A Folha apurou que outras três empresas um pouco maiores do que a Damarfe fizeram o mesmo tipo de financiamento - com risco cambial- com outros três bancos. Esses clientes preferiram não expor seus nomes e os dos bancos porque ainda tentam resolver o caso por meio de negociação.
Pelo contrato assinado pela Damarfe, a empresa conseguiria como benefício a redução da taxa mensal de juro de 1,9% para 1,6% para descontar em média R$ 400 mil mensais em duplicatas -modalidade de crédito em que o banco adianta para a empresa o dinheiro de suas vendas a prazo.
Em contrapartida, a empresa se comprometeria a cobrir cada centavo de parte do montante emprestado -convertido em dólar-, caso a moeda americana passasse de R$ 1,71.
"Entendi que o banco tinha me oferecido um refinanciamento, que reduzia meu juro. Do dia para a noite descobri que tinha uma dívida de cerca de R$ 95 mil com o Itaú por conta da alta do dólar. Aí fui ver que o contrato, que tinha assinado no dia 15 de agosto era igualzinho ao feito pelas gigantes Aracruz, Sadia e Votorantim. Isto é, sem eu saber de nada, o banco me induziu a assinar um contrato, dizendo que era bom negócio para mim, sem me explicar que estava atrelado ao dólar. Quero agora o cancelamento do contrato."
Sem saber, segundo o dono da Damarfe, a empresa se comprometeu a vender ao banco o "direito" de comprar cerca de US$ 650 mil -ele afirma que o valor foi estipulado pelo banco- em seis contratos com quatro diferentes datas de vencimento (14 de outubro, 15 de dezembro, 11 de fevereiro e 13 de abril) a R$ 1,71 e a R$ 1,72, independentemente de quanto estivesse o dólar no período, como consta no contrato.
Por esse "direito", o banco pagou à empresa seis prêmios -de pouco menos de R$ 8 mil- no momento da assinatura do contrato. Esse crédito servia para abater o volume de juros pagos, daí a redução da taxa final do financiamento.
A operação funcionava bem para o cliente se o dólar ficasse abaixo de R$ 1,71. Abaixo desse valor, o banco não exerceria o direito de comprar a moeda, pois poderia adquiri-la a um preço menor de qualquer um no mercado.

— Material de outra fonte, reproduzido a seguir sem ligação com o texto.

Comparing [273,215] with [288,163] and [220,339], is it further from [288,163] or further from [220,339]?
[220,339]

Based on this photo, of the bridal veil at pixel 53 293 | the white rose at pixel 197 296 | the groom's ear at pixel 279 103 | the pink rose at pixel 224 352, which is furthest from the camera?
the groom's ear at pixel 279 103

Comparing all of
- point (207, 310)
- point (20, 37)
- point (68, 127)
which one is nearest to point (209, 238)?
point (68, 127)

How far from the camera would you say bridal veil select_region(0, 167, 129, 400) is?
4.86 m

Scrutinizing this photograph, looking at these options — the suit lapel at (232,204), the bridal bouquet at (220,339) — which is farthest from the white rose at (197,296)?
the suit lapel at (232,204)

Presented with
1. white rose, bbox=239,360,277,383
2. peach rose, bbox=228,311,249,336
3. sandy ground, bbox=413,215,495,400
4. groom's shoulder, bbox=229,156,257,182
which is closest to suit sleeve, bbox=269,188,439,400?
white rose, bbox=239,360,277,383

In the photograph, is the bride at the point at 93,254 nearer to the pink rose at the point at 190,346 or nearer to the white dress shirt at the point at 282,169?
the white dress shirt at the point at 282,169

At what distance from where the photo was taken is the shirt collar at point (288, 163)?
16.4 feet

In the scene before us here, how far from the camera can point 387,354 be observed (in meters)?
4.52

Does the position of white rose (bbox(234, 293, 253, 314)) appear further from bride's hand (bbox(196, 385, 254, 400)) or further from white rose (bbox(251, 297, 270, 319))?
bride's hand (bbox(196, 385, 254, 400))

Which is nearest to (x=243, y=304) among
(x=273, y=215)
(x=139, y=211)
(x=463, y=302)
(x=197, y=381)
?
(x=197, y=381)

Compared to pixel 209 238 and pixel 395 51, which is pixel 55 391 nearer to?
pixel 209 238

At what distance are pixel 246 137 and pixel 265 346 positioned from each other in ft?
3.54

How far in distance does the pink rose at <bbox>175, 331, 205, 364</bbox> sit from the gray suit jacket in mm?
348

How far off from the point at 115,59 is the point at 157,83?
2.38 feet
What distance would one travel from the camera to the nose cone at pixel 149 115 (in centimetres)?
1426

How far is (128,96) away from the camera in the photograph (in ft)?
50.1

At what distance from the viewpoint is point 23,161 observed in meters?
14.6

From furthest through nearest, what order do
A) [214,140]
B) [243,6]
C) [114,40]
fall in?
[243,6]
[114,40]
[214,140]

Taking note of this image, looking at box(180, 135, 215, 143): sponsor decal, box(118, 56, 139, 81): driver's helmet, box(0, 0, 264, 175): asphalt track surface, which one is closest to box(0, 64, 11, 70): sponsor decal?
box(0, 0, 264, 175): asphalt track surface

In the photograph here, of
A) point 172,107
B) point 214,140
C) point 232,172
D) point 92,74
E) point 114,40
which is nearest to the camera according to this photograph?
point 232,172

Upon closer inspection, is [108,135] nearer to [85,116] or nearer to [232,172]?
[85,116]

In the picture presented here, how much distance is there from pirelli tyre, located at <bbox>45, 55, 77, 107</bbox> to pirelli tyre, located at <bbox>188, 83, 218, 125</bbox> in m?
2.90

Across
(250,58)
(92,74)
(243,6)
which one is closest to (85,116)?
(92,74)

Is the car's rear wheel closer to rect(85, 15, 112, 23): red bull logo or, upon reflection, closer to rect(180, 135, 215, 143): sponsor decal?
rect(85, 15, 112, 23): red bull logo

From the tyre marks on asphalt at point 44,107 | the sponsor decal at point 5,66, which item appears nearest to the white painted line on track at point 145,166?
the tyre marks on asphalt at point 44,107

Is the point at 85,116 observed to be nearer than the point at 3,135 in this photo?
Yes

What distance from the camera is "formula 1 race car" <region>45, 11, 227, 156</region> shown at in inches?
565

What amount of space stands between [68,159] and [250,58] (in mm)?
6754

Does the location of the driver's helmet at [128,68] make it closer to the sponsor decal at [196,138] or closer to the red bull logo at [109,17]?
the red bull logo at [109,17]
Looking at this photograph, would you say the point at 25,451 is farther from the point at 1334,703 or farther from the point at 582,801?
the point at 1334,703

Mas se o dólar subisse, o cliente teria de cobrir cada centavo que passasse do valor estipulado. Foi o que aconteceu, no dia 14 de outubro, data dos dois primeiros vencimentos de US$ 96.175 e de US$ 115.473,71 vendidos a US$ 1,71 cada unidade.
Naquele dia, o dólar estava em R$ 2,16, e a empresa teria de cobrir R$ 95.240. Não cobriu e ficou inadimplente. Se quisesse desfazer a operação como um todo, naquele dia, deveria desembolsar R$ 328.458,50.

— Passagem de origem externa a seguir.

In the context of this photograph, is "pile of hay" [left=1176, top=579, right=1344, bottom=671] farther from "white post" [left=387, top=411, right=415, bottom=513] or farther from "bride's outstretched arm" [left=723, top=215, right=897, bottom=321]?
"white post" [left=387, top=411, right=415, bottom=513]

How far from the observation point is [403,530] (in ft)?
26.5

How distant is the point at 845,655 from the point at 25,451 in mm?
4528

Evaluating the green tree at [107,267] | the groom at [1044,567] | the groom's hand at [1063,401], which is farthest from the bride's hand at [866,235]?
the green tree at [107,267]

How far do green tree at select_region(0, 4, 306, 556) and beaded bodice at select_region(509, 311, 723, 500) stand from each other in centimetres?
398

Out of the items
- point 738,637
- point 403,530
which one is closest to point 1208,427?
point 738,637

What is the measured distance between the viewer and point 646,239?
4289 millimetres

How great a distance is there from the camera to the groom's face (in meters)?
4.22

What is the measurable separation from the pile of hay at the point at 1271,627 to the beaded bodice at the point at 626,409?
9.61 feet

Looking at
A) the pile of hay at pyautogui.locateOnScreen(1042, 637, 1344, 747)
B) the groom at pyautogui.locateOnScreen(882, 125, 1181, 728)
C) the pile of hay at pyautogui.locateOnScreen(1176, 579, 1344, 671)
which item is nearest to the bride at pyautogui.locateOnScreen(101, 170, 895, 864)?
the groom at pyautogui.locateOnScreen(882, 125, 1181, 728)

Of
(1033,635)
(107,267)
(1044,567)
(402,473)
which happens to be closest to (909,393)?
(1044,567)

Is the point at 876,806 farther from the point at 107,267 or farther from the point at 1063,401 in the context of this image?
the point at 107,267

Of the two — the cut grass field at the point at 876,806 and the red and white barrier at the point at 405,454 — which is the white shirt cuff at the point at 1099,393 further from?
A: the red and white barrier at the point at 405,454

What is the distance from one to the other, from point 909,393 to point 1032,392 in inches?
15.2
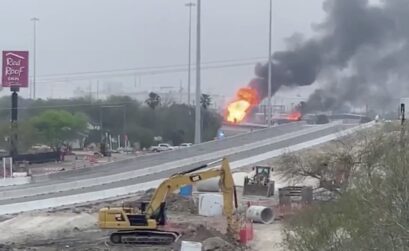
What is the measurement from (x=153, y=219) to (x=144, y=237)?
0.70 meters

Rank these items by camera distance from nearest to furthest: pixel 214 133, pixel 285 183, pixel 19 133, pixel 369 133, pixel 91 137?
pixel 369 133
pixel 285 183
pixel 19 133
pixel 214 133
pixel 91 137

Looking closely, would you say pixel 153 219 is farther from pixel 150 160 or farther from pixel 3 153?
pixel 3 153

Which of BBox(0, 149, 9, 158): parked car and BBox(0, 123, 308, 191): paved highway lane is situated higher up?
BBox(0, 123, 308, 191): paved highway lane

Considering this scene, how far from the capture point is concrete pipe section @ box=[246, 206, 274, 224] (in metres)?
37.2

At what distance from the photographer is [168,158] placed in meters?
58.9

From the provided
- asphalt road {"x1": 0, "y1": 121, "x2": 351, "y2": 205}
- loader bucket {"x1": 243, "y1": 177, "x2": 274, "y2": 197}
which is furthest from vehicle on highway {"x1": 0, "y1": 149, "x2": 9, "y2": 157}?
loader bucket {"x1": 243, "y1": 177, "x2": 274, "y2": 197}

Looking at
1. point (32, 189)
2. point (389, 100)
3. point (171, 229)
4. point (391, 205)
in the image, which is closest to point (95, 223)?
point (171, 229)

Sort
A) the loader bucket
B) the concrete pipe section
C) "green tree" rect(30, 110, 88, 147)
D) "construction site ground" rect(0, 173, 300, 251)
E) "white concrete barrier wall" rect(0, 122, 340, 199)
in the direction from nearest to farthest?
"construction site ground" rect(0, 173, 300, 251), the concrete pipe section, the loader bucket, "white concrete barrier wall" rect(0, 122, 340, 199), "green tree" rect(30, 110, 88, 147)

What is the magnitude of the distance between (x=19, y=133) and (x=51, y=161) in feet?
33.6

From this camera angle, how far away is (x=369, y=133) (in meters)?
43.2

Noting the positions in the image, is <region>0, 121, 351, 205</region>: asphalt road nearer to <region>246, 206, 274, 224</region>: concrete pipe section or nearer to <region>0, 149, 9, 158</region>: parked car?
<region>246, 206, 274, 224</region>: concrete pipe section

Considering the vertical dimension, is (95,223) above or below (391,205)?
below

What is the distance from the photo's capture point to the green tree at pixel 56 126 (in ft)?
309

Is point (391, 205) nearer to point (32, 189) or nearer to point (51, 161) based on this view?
point (32, 189)
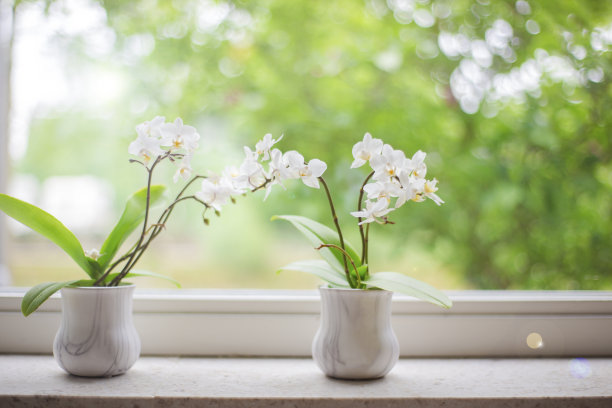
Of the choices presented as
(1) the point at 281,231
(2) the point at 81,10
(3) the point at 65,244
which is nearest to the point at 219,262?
(1) the point at 281,231

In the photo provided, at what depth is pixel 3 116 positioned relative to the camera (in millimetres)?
1028

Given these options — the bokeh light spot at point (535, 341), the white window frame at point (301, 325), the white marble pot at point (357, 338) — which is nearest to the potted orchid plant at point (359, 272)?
the white marble pot at point (357, 338)

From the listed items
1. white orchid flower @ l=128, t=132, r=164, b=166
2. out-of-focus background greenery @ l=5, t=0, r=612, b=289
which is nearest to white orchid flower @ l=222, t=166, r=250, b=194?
white orchid flower @ l=128, t=132, r=164, b=166

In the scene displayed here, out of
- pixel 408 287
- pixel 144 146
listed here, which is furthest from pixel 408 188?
pixel 144 146

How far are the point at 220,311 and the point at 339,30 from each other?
95cm

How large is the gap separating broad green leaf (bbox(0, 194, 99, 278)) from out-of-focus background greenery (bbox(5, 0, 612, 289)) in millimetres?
431

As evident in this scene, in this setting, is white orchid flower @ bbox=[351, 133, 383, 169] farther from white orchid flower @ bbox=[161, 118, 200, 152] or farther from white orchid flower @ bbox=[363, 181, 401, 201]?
white orchid flower @ bbox=[161, 118, 200, 152]

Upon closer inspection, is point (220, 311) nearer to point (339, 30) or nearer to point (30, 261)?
point (30, 261)

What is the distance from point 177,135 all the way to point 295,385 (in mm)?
385

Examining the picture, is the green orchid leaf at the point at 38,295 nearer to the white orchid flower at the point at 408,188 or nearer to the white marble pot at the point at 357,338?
the white marble pot at the point at 357,338

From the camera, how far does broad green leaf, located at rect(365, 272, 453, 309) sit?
0.64 meters

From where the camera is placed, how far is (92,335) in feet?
2.19

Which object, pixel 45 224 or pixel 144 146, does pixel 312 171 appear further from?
pixel 45 224

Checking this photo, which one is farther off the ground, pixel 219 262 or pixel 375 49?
pixel 375 49
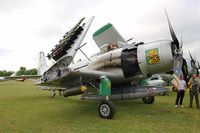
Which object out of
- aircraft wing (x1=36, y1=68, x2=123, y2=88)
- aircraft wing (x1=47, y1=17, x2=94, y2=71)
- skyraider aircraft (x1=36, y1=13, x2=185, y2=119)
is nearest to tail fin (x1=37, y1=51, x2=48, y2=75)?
skyraider aircraft (x1=36, y1=13, x2=185, y2=119)

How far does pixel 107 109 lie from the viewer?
8.36 metres

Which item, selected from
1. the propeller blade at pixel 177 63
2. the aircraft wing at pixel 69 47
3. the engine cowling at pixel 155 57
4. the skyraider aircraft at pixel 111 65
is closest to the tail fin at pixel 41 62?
the skyraider aircraft at pixel 111 65

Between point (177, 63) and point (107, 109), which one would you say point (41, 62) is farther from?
point (177, 63)

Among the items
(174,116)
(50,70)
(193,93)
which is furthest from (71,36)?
(193,93)

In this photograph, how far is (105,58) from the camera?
1009 cm

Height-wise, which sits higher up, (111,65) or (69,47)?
(69,47)

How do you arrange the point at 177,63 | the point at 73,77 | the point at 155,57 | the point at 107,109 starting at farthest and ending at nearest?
1. the point at 73,77
2. the point at 155,57
3. the point at 177,63
4. the point at 107,109

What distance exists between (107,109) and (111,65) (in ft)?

Resio diz que há cerca de cinco anos tinha um bom relacionamento com o gerente de uma agência Itaú em Diadema, onde fica sua empresa, e que a relação de confiança era tão sólida que fez com que ele assinasse o contrato até sem ler.
O cliente do Itaú diz que o negócio com o banco era apenas para desconto de duplicatas da ordem de R$ 400 mil por mês. Isto é, ele tinha esse valor de crédito a receber dos clientes, e ia adiantando no banco e rolando essa dívida com juros mensais da ordem de 1,9%.
Carlos Alberto Barsotti, advogado da Damarfe, diz que teve de fazer um curso para "tentar entender" a operação de financiamento que o cliente fez. Após conhecer melhor o problema em que o empresário se envolveu, Barsotti afirma que a operação só faria sentido se a empresa fosse exportadora e tivesse receita em dólares, como tinham Sadia e Aracruz.
""Ele [o cliente] estava na ponta errada. Meu cliente é importador. Se tivesse de fazer uma operação que envolvesse taxa de câmbio teria de comprar dólar [a um preço fixo], como fez o banco. Quando o dólar subiu, ele perdeu tanto com o preço dos produtos importados quanto com a dívida. Esse é um contrato de derivativos que só pode ser feito e entendido por grandes empresas. Um banco jamais pode oferecer uma operação tão complexa a um pequeno empresário. Vamos à Justiça para pedir o cancelamento", diz. O advogado estuda também pedir uma indenização para o cliente, que está inadimplente.